**Exercise directions**
Search the records below for the string "eurasian" and copy each line where it turns up.

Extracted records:
• • • • •
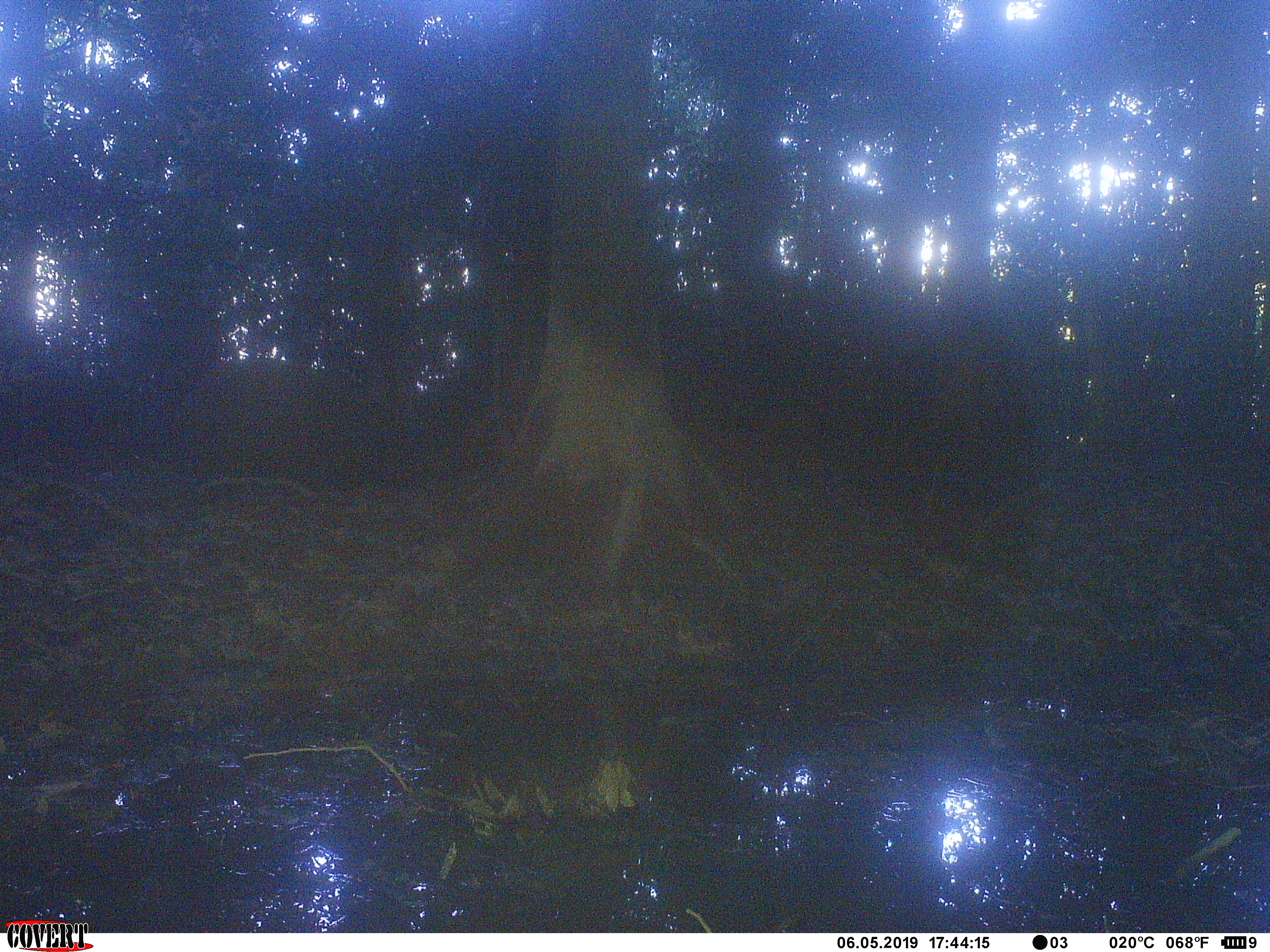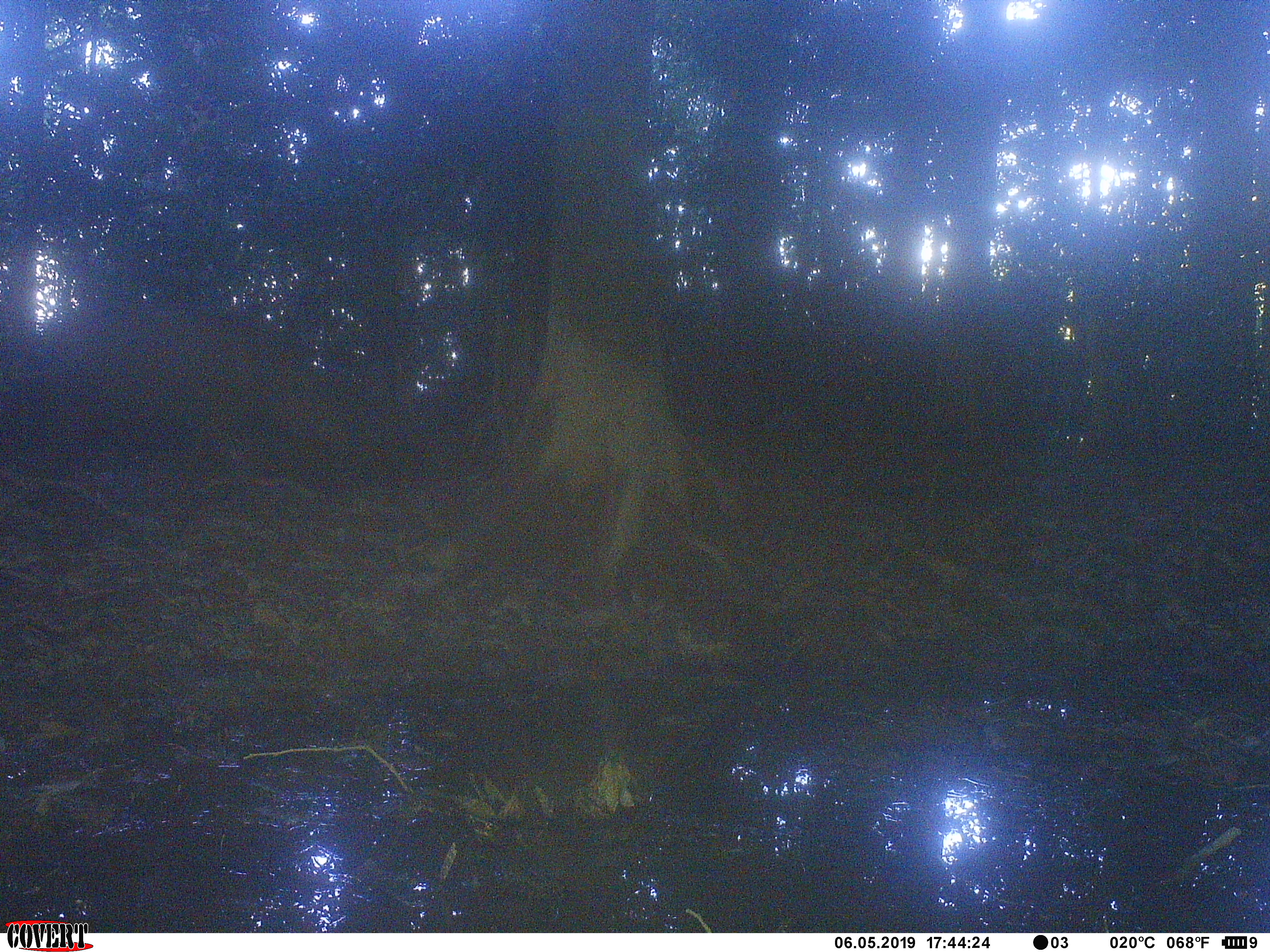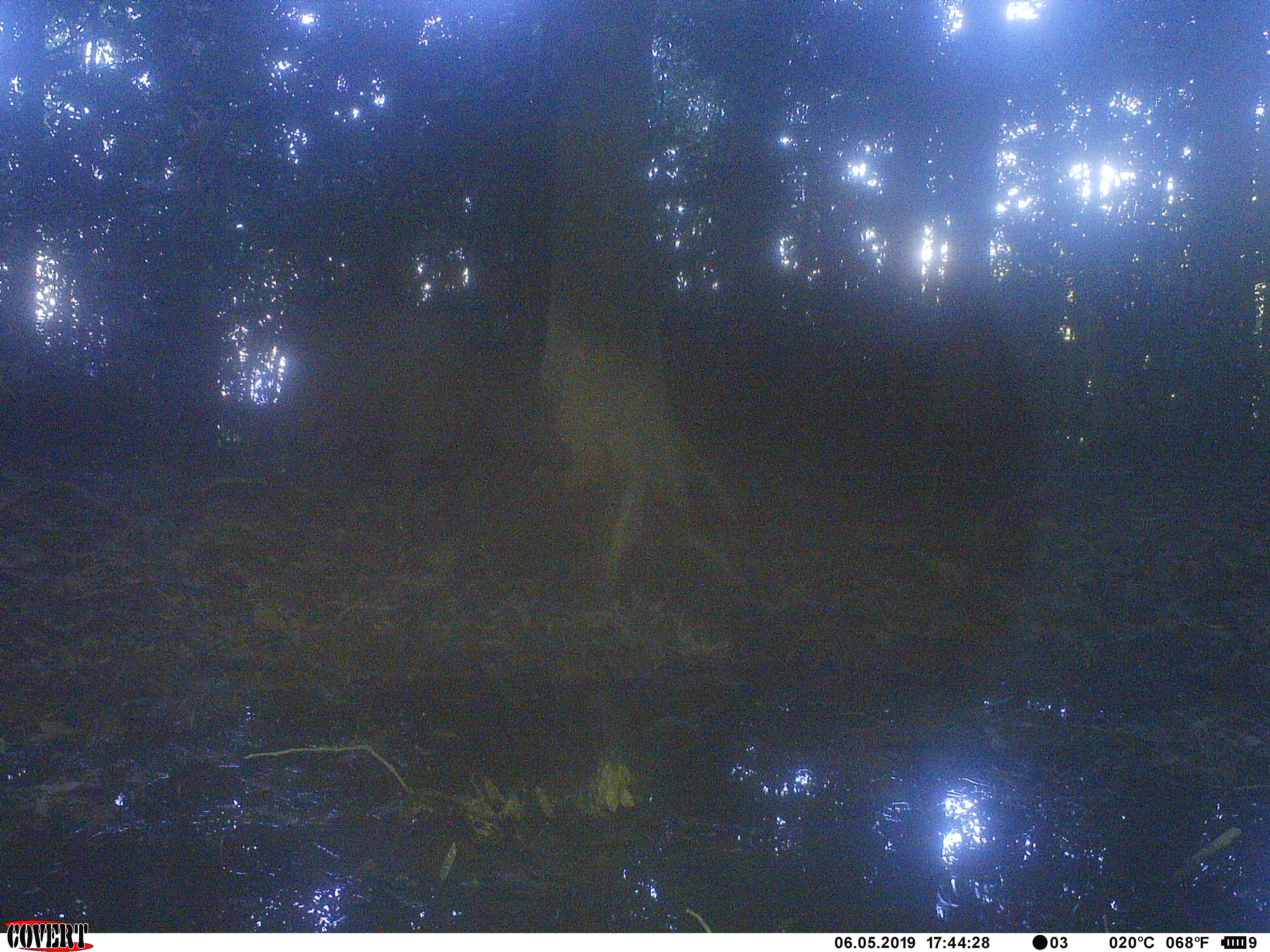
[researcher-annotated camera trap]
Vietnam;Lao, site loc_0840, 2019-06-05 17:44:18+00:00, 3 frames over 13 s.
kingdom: Animalia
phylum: Chordata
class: Mammalia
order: Artiodactyla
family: Suidae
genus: Sus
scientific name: Sus scrofa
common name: eurasian wild pig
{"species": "eurasian wild pig (Sus scrofa)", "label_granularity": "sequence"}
• • • • •
**Expected answer**
common name: eurasian wild pig
{"species": "eurasian wild pig (Sus scrofa)", "label_granularity": "sequence"}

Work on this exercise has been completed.